Linda Knufinke alleged that South Metro, a large consolidated fire rescue district covering much of the south metro area, actually handles a lower number of calls than the city of Littleton and has a higher cost per call.
Mayor Debbie Brinkman pushed back after Knufinke's comment, saying that she was using inaccurate and out-of-date numbers.
Paul Bingham called the pre-inclusion measure premature and overly generous to South Metro, criticizing the plan for what he characterized as handing over fire equipment and stations without adequate mechanisms for getting them back should the plan go south.
Gloria Shone called the November ballot measure plan unfair, because the city will end up dismantling its fire service either way.
Patrick Fitzgerald had perhaps the night's most scathing comments, accusing councilmembers Karina Elrod, Kyle Schlachter and Patrick Driscoll of “illegal electioneering” before last November's city council election, citing sizable donations from the firefighters' union to each of the candidates, and the announcement of the departure of the fire partners only days after the election.
Don Bruns criticized the contract's language, saying he felt it did not specify that citizens would experience improved service.
David Eberhard echoed Fitzgerald in saying he perceived a conflict of interest between councilmembers who support the merger and their campaign donors.
Pam Chadbourne, perhaps council's most regular commenter, said she felt citizens had not seen adequate evidence that the merger was a good decision.

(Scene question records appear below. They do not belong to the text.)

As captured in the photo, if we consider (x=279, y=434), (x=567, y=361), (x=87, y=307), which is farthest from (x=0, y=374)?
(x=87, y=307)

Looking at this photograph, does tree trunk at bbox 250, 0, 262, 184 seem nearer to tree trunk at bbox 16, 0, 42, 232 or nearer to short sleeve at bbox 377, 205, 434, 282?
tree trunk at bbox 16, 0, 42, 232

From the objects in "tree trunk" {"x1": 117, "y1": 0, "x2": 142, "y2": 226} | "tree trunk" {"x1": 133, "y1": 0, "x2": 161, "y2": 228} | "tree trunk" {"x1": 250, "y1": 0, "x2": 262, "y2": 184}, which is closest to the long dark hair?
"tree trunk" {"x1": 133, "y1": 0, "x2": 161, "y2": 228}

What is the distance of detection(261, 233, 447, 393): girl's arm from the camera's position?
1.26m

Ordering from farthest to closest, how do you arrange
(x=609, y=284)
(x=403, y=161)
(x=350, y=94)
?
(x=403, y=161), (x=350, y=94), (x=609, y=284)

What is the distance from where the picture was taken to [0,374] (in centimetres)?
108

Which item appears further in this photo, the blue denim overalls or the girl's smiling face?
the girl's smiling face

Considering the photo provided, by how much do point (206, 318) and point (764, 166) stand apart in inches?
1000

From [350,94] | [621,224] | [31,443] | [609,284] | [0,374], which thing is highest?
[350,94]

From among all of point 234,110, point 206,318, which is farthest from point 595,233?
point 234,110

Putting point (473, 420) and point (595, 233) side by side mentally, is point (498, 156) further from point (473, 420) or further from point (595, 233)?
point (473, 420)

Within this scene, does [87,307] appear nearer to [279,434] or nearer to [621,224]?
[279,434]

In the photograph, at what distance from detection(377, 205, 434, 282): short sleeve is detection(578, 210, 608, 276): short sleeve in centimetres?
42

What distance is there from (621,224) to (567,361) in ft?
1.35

Carol Brzeczek, who ran against Schlachter and Elrod in last fall's four-way race for at-large council seats, felt the contract is slanted too heavily in favor of South Metro.
Frank Atwood said council should be beholden to city residents over “special interests.”
Marty Bolt said he felt public hearings should have been scheduled for far earlier than the second reading of the pre-inclusion ordinance.
Blowback to comments
Brinkman pushed back against the commenters in a rare instance of response to public comment.
“I heard so many things that were inaccurate, and I think it's an unfortunate event that that level of inaccuracy is what's out there right now,” Brinkman said. “It's incumbent on us to make sure the correct information becomes available and that there's a better opportunity to view the facts and data from reality.”
Fey moved to table the motion regarding the pre-inclusion contract and to discuss it at the April 10 study session. The motion was defeated, with no votes from councilmembers Jerry Valdes, Patrick Driscoll, Kyle Schlachter and Mayor Brinkman. Councilmember Karina Elrod was absent.
The final drama of the meeting came as Fey took the floor and said she wanted to tell “the story of how we got to where we are now” with the fire merger.
Brinkman cut Fey off, saying that her statements were inappropriately timed, as the ordinance was only on first reading and was scheduled for a public hearing in two weeks.
“I respect your position and I will note that I have been shut down as a council member,” Fey said. “I believe all council members have equal voice and you have chosen to put your voice ahead of mine.”
The full pre-inclusion contract is available online for review in the city council packet for the April 3 meeting at littleton.ompnetwork.org.